WASHINGTON — Wizards forward Kelly Oubre Jr. was suspended for Game 4 against the Boston Celtics after charging at and knocking over Kelly Olynyk in Game 3.

The NBA on Saturday announced Oubre’s suspension without pay for “charging and making forceful and unwarranted contact.” Game 4 is Sunday in Washington.

Oubre called the suspension a consequence of his actions.

“I’m not surprised,” Oubre said after practice Saturday. “The league has to do what they have to do. They have to handle that situation.”

Oubre’s outburst in the second quarter of Game 3 on Thursday resulted in a flagrant 2 foul and an ejection. Olynyk knocked him to the ground on an illegal screen, and Oubre leapt to his feet, sprinted at him and bowled him over.

The 21-year-old said he apologized to referee Monty McCutchen, who was talking to Olynyk at the time of the incident. Oubre said he did not reach out to apologize to Olynyk.

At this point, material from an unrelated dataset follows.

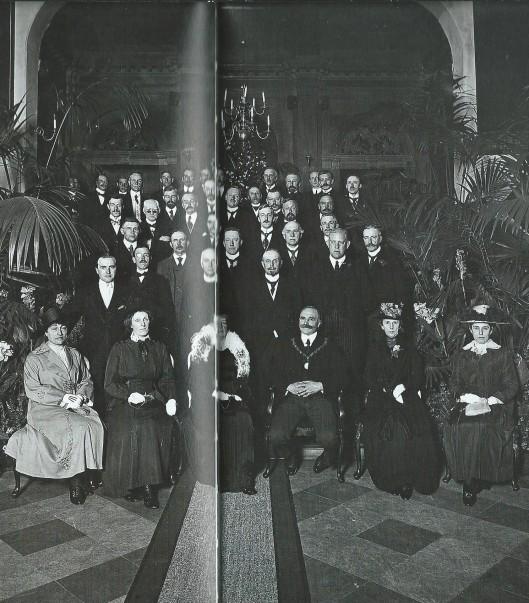 Installatie van burgemeester C.Maarschalk 16 juni 1919. Op de eerste rij staande helemaal links mr.J.B.Bomans en verder Joh. de Breuk, N.J.E.Heerkens Thijssen, A.Bruch en gemeentesecretaris D.J. Wytema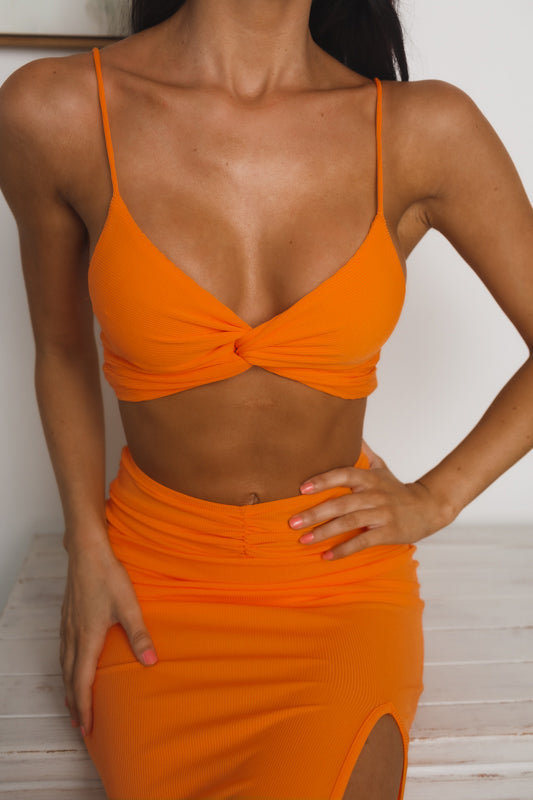 PRISCILLA TWISTED KNOT CROP TOP - Orange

Washington Coach Scott Brooks said he respects the league’s decision and figured a suspension could be coming. Now he must decide how to approach Game 4 as his team trails Boston 2-1 in the second-round series.

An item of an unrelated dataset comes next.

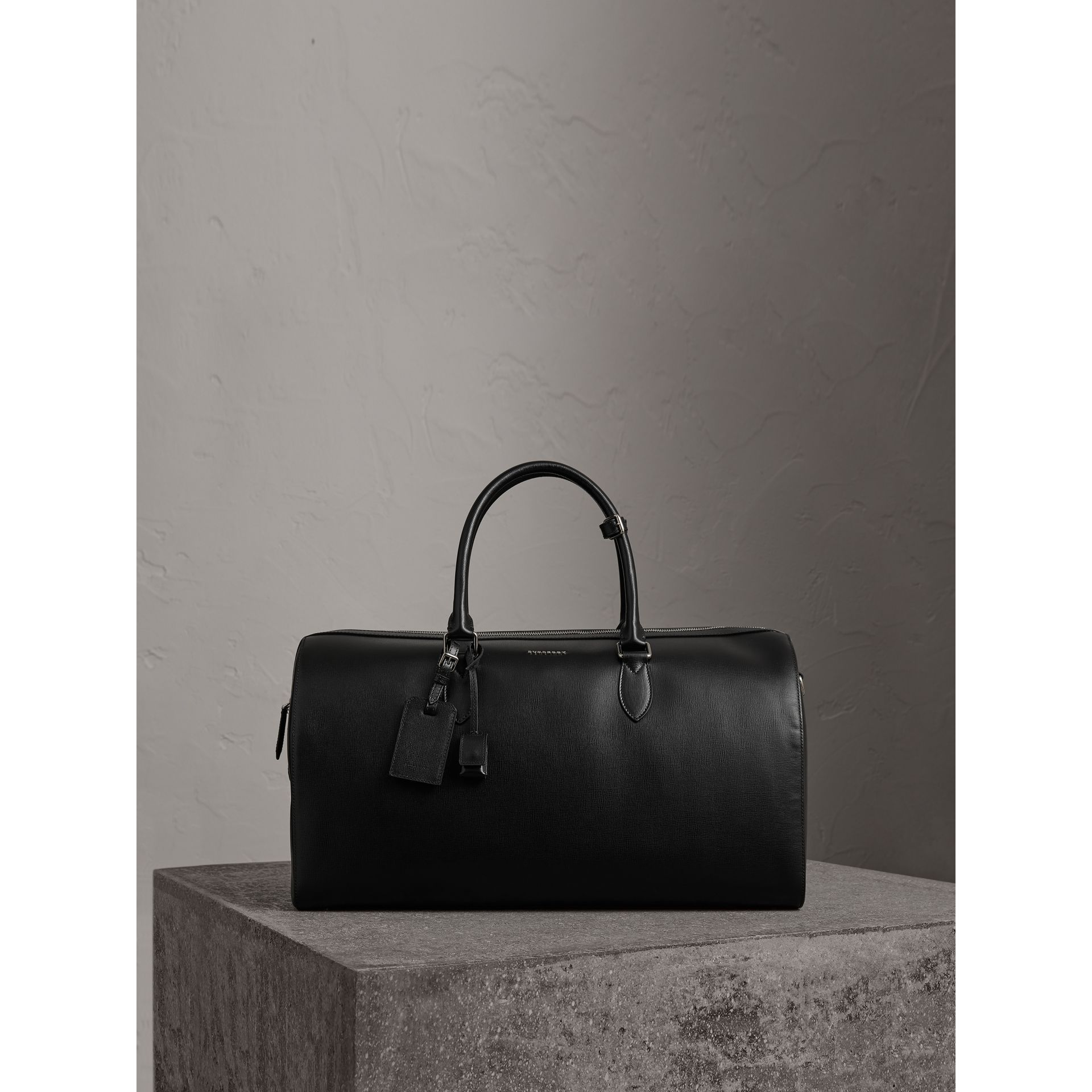London Leather Holdall in Black | Burberry - gallery image 0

“We’ve had a next-man-up mentality all year,” Brooks said. “We’ve got options, we can move some people around. But not having him, it’s not ideal, but it is what it is. You just go forward and play the game. You can’t worry about who’s not playing.”

Brooks could find more minutes for Bojan Bogdanovic after the sharp-shooting forward scored 19 points in the Wizards’ 116-89 victory in Game 3. Or he could plug another player into the rotation like Jason Smith.

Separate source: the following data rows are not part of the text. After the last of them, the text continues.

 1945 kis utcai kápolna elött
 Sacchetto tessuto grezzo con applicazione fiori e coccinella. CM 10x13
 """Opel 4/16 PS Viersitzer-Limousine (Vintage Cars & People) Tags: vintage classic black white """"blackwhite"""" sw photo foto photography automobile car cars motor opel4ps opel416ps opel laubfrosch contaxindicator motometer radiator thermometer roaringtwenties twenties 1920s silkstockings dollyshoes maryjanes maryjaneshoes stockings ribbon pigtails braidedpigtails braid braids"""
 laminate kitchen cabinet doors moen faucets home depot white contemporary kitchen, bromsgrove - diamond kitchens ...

“I’m looking at all options – maybe give some extra minutes, maybe add another guy, maybe change some spots on the floor with different players playing different positions,” Brooks said. “Those are all on the table right now.”

Brad Stevens stressed decompression.

His team had just been whacked, blown away by a 22-0 Wizards’ run in the first quarter of Game 3, and the Celtics coach made Friday’s team workouts optional.

“I hope some of them walk around D.C. and take a deep breath,” he said.

He needs a team that’s on the balls of its feet, instead of back on its heels, and the Celtics have yet to begin a game against the Wizards that way. The Wizards are averaging 39.7 points in the first quarter this series, including a 42-pointer in Game 2.

That inability to land the first punch finally caught up with the Celtics in Thursday’s Game 3 loss, when the Wizards managed to lock up the game with their early run.

In their 593 playoff games all-time that preceded this series against the Wizards, the Celtics allowed 38 or more points in the first quarter 10 times, according to stats guru Dick Lipe.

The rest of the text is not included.